Lo Stato iraniano starebbe applicando una subdola forma di tortura ai danni della prigioniera politica curda Zeynab Jalalian, militante per i diritti delle donne. Infatti le vengono sistematicamente rifiutate quelle indispensabili cure che potrebbero contenere perlomeno i sintomi delle varie patologie croniche da cui è affetta. Ricattandola con la possibilità – peraltro ipotetica – di ottenerle in cambio di una pubblica confessione (di quali colpe non è ben chiaro) alla televisione. In sostanza viene ulteriormente punita per essersi rifiutata di fare “autocritica”, esprimendo pentimento per la sua passata militanza politica, e di collaborare con i servizi segreti.
Arrestata nel 2008 per supposta appartenenza al PJAK (Partito per la vita libera in Kurdistan, un gruppo curdo di opposizione armato), accusa da lei sempre rigettata, Jalalian era stata duramente picchiata dai militari che l’avevano sequestrata sulla strada tra Kermanshah e Sanandaj.
In seguito veniva torturata come ritorsione per il suo rifiuto di autoaccusarsi pubblicamente di appartenenza al PJAK. Condannata a morte dal tribunale “rivoluzionario” (?!?) di Kermanshah per “inimicizia contro Dio”, la sua pena venne convertita in ergastolo dalla corte d’appello.
E questa politica repressiva nei confronti di Zeynab si è mantenuta inalterata da tempo, anche dopo che ha contratto il coronavirus in una prigione di Teheran e che gli esami medici hanno documentato la presenza di inquietanti macchie scure nei suoi polmoni.
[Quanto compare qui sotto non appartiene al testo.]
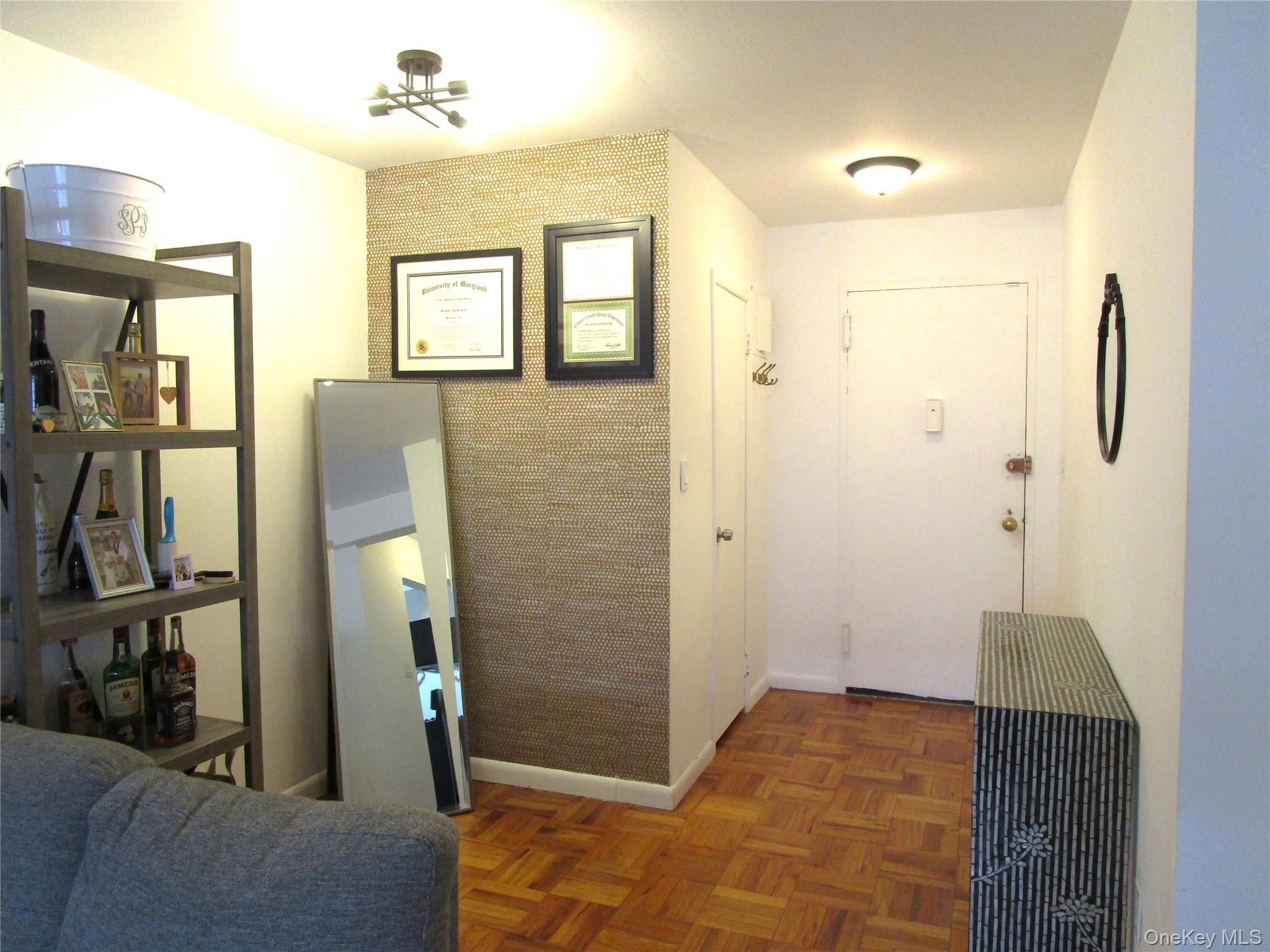 40 Daley Place #126 — photo 6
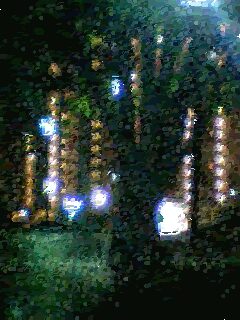 f:id:jerich:20140805005316j:image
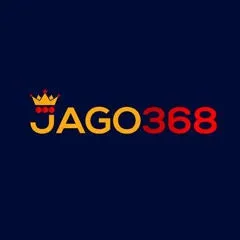 JAGO368 - Game Tycoon Terbaik untuk Menjadi Pengusaha Sukses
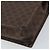 Céline Borsa a mano in tela Macadam CELINE in pelle PVC marrone e oro Auth YKZ531A D'oro - vista 10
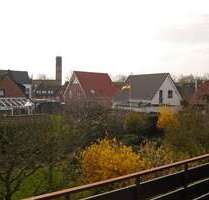 Grundstück zu verkaufen in Münster 945.000,00 € 741 m²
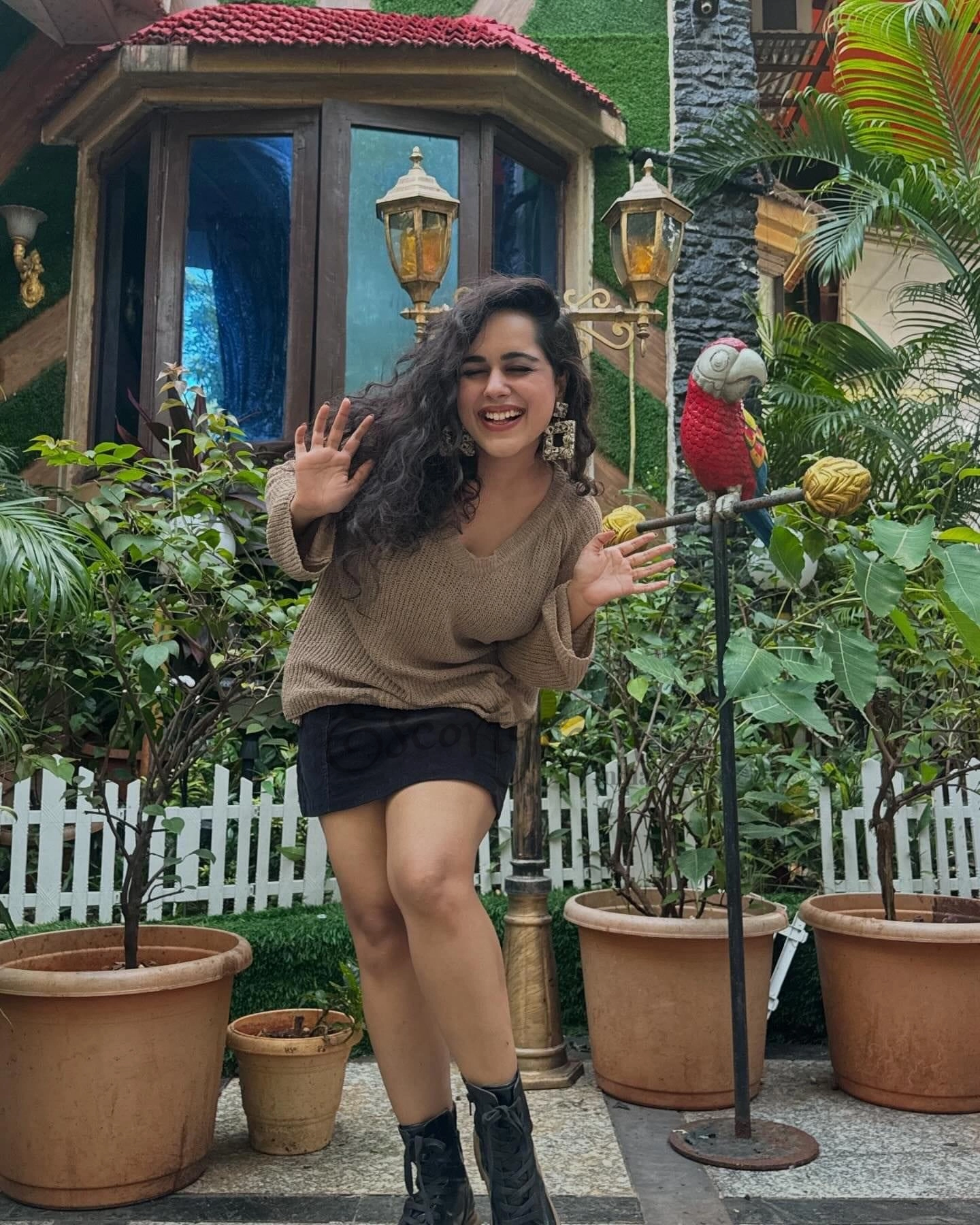 Call Girl RAJASTHAN Nisha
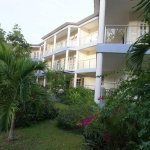 First image of 12 w Tranquility Cove in Tower Isle, St. Mary, Jamaica - property is For Sale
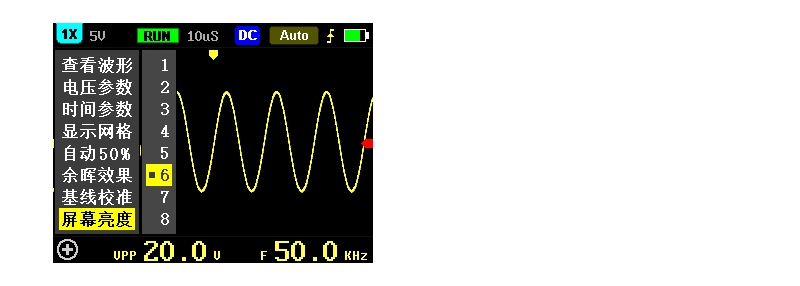 63e279acd2abcba4.png
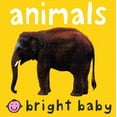 thumbnail image 4 of Animals (Bright Baby), 4 of 4
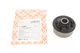 Сайлентблок рычага переднего Toyota Auris/Avensis/RAV 4 07- - 175697 FEBI BILSTEIN - изображение 1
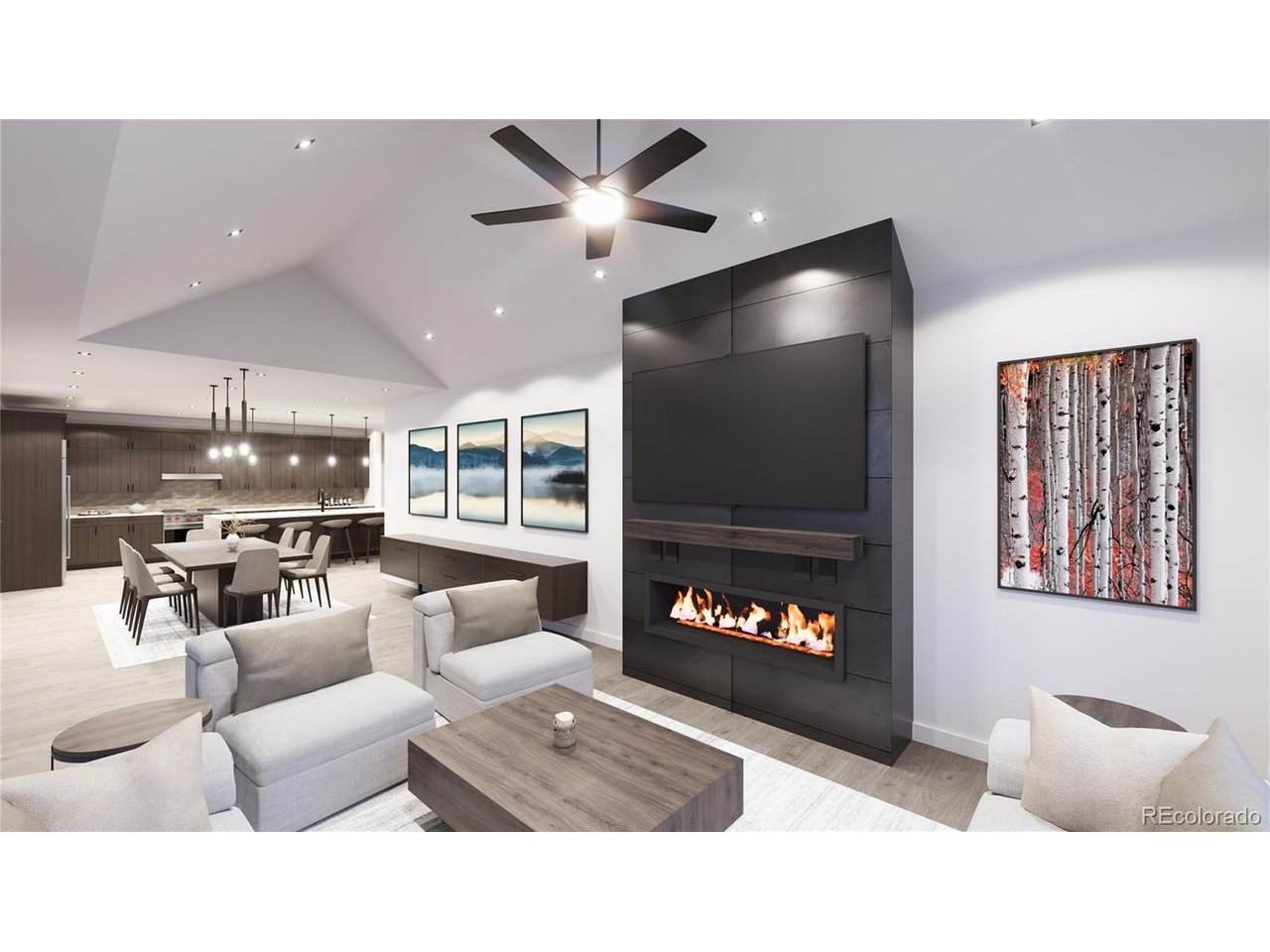 20 Main St - Photo 1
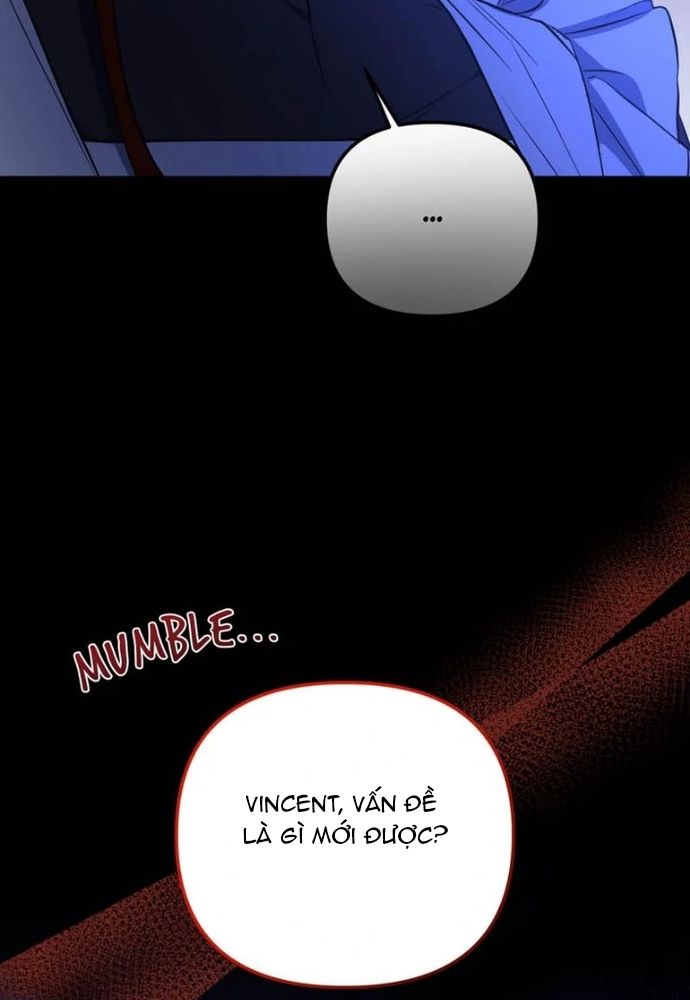 su-quyen-ru-cua-nguoi-vo-27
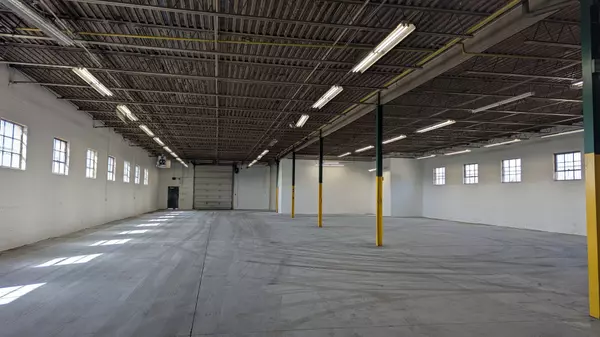 Mississauga, ON L4W 1R2,1220 Matheson BLVD E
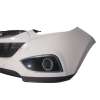 Recambio de paragolpes delantero para hyundai ix35 (lm, el, elh) 1.7 crdi referencia OEM IAM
Inoltre le è stato rifiutato il trasferimento in una prigione più vicina al domicilio della famiglia (a sua volta sottoposta a ritorsioni e rappresaglie) nella provincia dell’Azerbaijan iraniano.
Inizialmente rinchiusa nel carcere di Khoy, nella sua provincia natale dell’Azerbaijan occidentale, nel 2020 veniva portata in quello di Shahre Rey, vicino a Teheran.
Dopo uno sciopero della fame veniva nuovamente trasferita in una prigione della provincia di Kerman, in completo isolamento per tre mesi e senza possibilità di contatti con i familiari.
In un comunicato, Amnesty International afferma che “questo rifiuto intenzionale delle cure mediche le sta causando forti dolori, in quanto già sofferente di gravi problemi di salute, tra cui difficoltà respiratorie come conseguenza del Covid-19”. Per cui l’organizzazione umanitaria ne chiede l’immediata scarcerazione.
Sul caso era intervenuto nel 2016 anche il gruppo di lavoro delle Nazioni Unite che si occupa delle detenzioni arbitrarie. Sostenendo che “anche qualora le attività di Zeynab Jalalian avessero goduto del sostegno del PJAK, non esiste alcuna prova che lei sia mai stata coinvolta, direttamente o indirettamente, nel braccio militare del PJAK”.